$f(x)=x^{2}+3 x-5$

Step 1 ：Understand the problem: We are given a quadratic function \(f(x) = x^{2} + 3x - 5\). There is no specific question asked about this function, so we will find its roots as a basic analysis.

Step 2 ：Set the function equal to zero to find the roots: \(x^{2} + 3x - 5 = 0\).

Step 3 ：Use the quadratic formula to solve for \(x\).
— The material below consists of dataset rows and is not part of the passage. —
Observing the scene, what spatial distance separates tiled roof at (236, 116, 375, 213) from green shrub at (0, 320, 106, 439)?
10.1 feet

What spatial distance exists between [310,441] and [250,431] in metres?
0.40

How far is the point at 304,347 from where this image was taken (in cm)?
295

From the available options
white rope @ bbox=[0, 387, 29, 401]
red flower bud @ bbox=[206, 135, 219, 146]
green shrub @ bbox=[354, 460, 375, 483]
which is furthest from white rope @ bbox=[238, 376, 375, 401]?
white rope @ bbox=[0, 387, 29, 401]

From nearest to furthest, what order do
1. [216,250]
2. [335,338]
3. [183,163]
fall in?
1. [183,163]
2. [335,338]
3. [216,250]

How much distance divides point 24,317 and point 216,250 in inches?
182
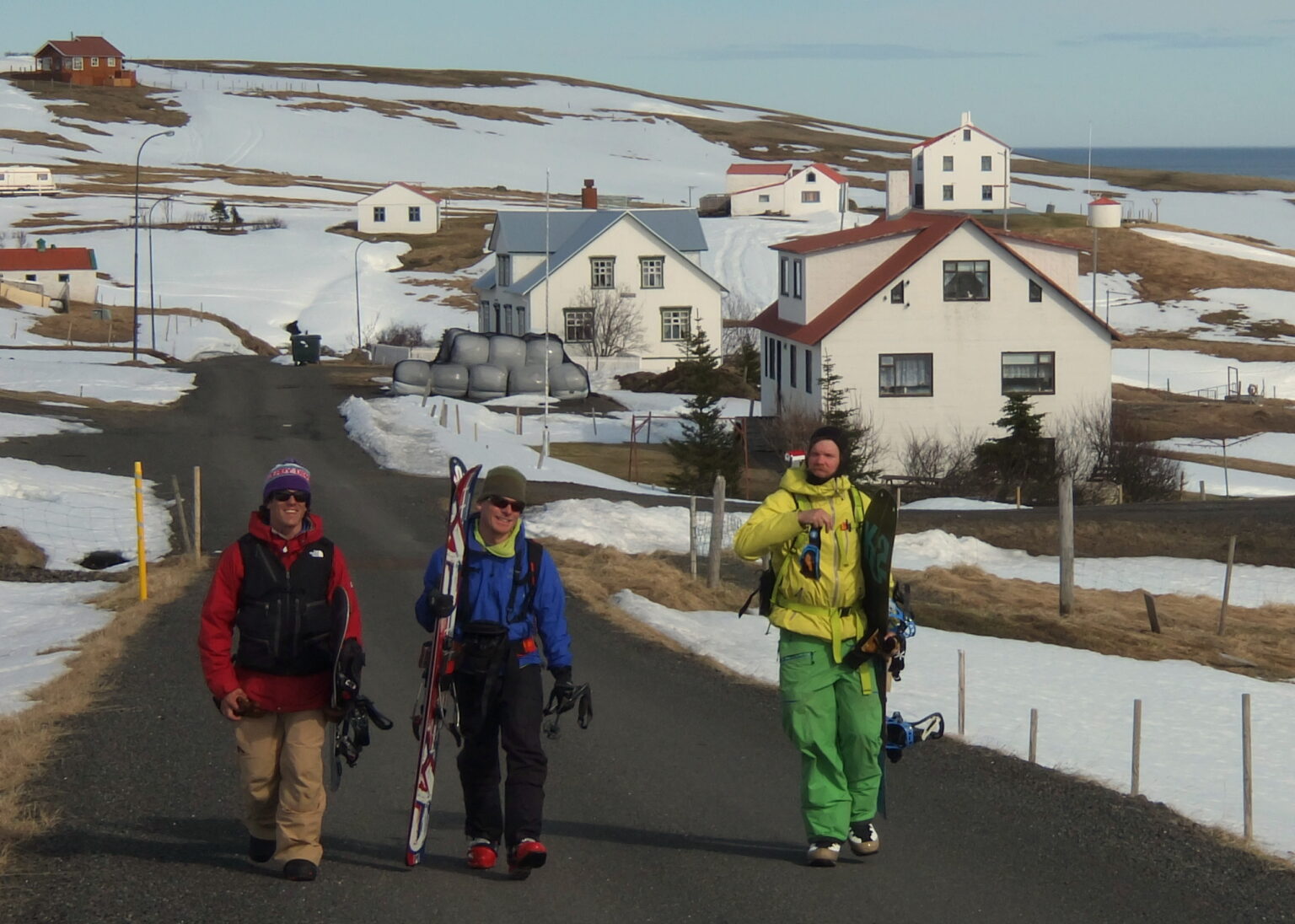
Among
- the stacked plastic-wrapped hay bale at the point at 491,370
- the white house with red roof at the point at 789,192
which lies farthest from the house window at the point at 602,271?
the white house with red roof at the point at 789,192

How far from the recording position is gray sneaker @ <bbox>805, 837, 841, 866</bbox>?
698 cm

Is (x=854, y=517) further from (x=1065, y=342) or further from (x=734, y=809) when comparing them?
(x=1065, y=342)

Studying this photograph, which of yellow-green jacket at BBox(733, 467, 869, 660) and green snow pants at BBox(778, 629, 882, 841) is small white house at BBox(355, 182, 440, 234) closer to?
yellow-green jacket at BBox(733, 467, 869, 660)

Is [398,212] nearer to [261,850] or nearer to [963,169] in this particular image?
[963,169]

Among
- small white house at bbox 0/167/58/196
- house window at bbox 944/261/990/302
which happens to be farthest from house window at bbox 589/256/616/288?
small white house at bbox 0/167/58/196

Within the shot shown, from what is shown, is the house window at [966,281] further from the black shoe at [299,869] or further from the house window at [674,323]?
the black shoe at [299,869]

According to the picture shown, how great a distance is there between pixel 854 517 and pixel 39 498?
2210 cm

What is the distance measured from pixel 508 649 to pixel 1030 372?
3974 cm

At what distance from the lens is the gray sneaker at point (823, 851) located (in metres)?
6.98

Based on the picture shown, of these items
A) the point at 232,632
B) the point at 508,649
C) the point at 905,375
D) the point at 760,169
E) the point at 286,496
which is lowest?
the point at 508,649

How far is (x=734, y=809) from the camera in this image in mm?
8148

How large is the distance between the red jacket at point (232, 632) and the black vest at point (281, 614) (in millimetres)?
30

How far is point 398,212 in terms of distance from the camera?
10925 centimetres

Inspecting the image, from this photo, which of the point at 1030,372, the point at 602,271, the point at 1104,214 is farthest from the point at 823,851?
the point at 1104,214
The quadratic formula is \(x = \frac{-b \pm \sqrt{b^{2} - 4ac}}{2a}\), where \(a\), \(b\), and \(c\) are the coefficients from the quadratic equation \(ax^{2} + bx + c = 0\). In this case, \(a = 1\), \(b = 3\), and \(c = -5\).

Step 4 ：Substitute the values of \(a\), \(b\), and \(c\) into the quadratic formula: \(x = \frac{-3 \pm \sqrt{3^{2} - 4(1)(-5)}}{2(1)}\).

Step 5 ：Simplify the expression under the square root: \(x = \frac{-3 \pm \sqrt{9 + 20}}{2}\).

Step 6 ：Further simplify the expression: \(x = \frac{-3 \pm \sqrt{29}}{2}\).

Step 7 ：So, the roots of the function \(f(x) = x^{2} + 3x - 5\) are \(x = \frac{-3 + \sqrt{29}}{2}\) and \(x = \frac{-3 - \sqrt{29}}{2}\).

Step 8 ：Check the results: Substitute the roots back into the original equation to verify that they satisfy the equation. Both roots satisfy the equation, so the solution is correct.

Step 9 ：The final answer is \(x = \frac{-3 + \sqrt{29}}{2}\) and \(x = \frac{-3 - \sqrt{29}}{2}\).